A Multitarefa no Ambiente de Projetos

Renato | 18 de fevereiro de 2012

Muito se tem falado sobre a necessidade de se trabalhar em multitarefa. Não raro encontramos esta “habilidade” listada como um diferencial nas vagas de emprego. É alardeada esta “capacidade” presente nas crianças e jovens de hoje. Tanto que existem várias reportagens que já foram publicadas sobre o tema – como exemplo, apresento o link para uma delas, publicada na revista semanal Veja.

Mas, antes de debatermos o assunto, vamos conceitualizar multitarefa formalmente. Segundo o dicionário Michaelis online (michaelis.uol.com.br), multitarefa pode ser definida como:

sf (multi+tarefa) 1 Inform Execução de dois ou mais programas ao mesmo tempo, por um único sistema de computador; processamento concorrente. 2 Inform Capacidade de um sistema de realizar essa execução. M. preemptiva, Inform: forma de multitarefa na qual o sistema operacional executa um programa por um período de tempo, passando então o controle para o próximo programa, impedindo assim que todo o tempo do processador seja ocupado por um só programa. adj m+f Inform Diz-se do sistema capaz de multitarefa.

Como característica humana, podemos entender como multitarefa, através de uma abstração do conceito acima apresentado, a execução de duas ou mais atividades ao mesmo tempo por uma única pessoa.

Porém, de acordo com os pesquisadores Clifford Nass, Eyal Ophir e Anthony Wagner da universidade de Standford o cérebro humano não é preparado para trabalhar em multitarefa; nem mesmo as pessoas ditas “multitarefeiras”. Eles provaram isto trabalhando com um grupo de 100 pessoas. Além de concluirem que ninguém é bom em multitarefa, os ditos bons apresentaram um desempenho pior em multitarefa do que os que se julgavam não bons em atividade multitarefa. Link para o artigo aqui.

Um outro artigo, publicado no blog da Harvard Business Review e de autoria de Peter Bregman, também trata dos problemas de se tentar trabalhar em multitarefa e apresenta algumas maneiras de como evitar este tipo de comportamento e pode ser encontrado neste link.

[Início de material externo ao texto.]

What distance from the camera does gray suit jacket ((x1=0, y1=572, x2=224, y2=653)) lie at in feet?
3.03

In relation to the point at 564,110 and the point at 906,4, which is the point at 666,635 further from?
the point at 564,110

Em 2010 realizei um experimento com 61 voluntários, justamente para investigar, qualitativamente, o desempenho destes colaboradores em mono e multitarefa. O experimento consistia em memorizar e repetir manualmente o preenchimento do quadro apresentado na figura 1 abaixo de duas diferentes maneiras. A primeira era o preenchimento do quadro na vertical, onde o colaborador listava primeiro todos os números, depois toda a sequência de letras e somente ao final a sequência de símbolos. Já na segunda maneira, o colaborador deveria preencher o mesmo quadro, porém em uma sequência horizontal, ou seja, alternando o preenchimento entre números letras e símbolos.


Figura 1 - Quadro para preenchimento monotarefa (vertical) e multitarefa (horizontal)

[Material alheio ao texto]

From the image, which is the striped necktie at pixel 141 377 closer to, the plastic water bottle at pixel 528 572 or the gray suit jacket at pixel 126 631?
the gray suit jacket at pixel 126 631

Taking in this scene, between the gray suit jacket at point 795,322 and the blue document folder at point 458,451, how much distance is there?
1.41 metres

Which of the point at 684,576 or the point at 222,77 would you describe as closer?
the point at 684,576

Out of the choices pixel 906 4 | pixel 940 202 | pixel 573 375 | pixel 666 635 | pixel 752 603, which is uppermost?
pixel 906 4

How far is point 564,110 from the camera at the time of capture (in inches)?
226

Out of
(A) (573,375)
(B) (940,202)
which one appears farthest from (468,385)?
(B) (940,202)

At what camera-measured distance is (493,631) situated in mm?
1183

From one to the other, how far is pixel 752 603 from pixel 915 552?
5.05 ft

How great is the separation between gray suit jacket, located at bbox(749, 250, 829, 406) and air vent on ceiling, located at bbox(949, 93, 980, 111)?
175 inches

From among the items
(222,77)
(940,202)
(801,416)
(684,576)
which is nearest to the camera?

A primeira sequência é a representação da execução de atividades em regime de monotarefa, uma vez que o colaborador se concentra primeiramente nos número, depois nas letras e, por fim, nos símbolos. A segunda sequência simula um ambiente multitarefa, uma vez que o colaborador alterna entre as três sequências.

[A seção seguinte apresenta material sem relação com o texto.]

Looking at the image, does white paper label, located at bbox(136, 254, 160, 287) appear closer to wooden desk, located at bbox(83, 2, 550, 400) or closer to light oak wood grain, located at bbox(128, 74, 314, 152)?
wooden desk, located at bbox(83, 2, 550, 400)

A experiência mostrou que todos os participantes, independente de sexo, idade e grau de escolaridade, obtiveram um desempenho em tempo e qualidade sempre pior na segunda sequência, conforme representado na figura 2 abaixo. Repare ainda que, além do desempenho em tempo ter sido pior no segundo caso, todas as entregas foram atrasadas sendo as sequências de números, letras e símbolos finalizadas praticamente ao mesmo tempo, fato que não ocorreu na primeira abordagem, onde os números foram finalizados com aproximadamente 1/3 do tempo total, as letras com 2/3 do tempo e os símbolos ao término do tempo marcado.


Figura 2 - Comparação dos tempos entre monotarefa (vertical) e multitarefa (horizontal)

Um fator importante para o atraso nas entegas é o tempo de set-up mental que o colaborador utiliza para se “recontextualizar” na atividade que foi abandonada sem ser finalizada.

Outro ponto importante a ser destacado é a queda da qualidade na execução das atividades, uma vez que o colaborador tem que se preocupar com a execução de três sequências ao invés de somente uma. A quantidade de erros na segunda abordagem é significativamente maior que na primeira.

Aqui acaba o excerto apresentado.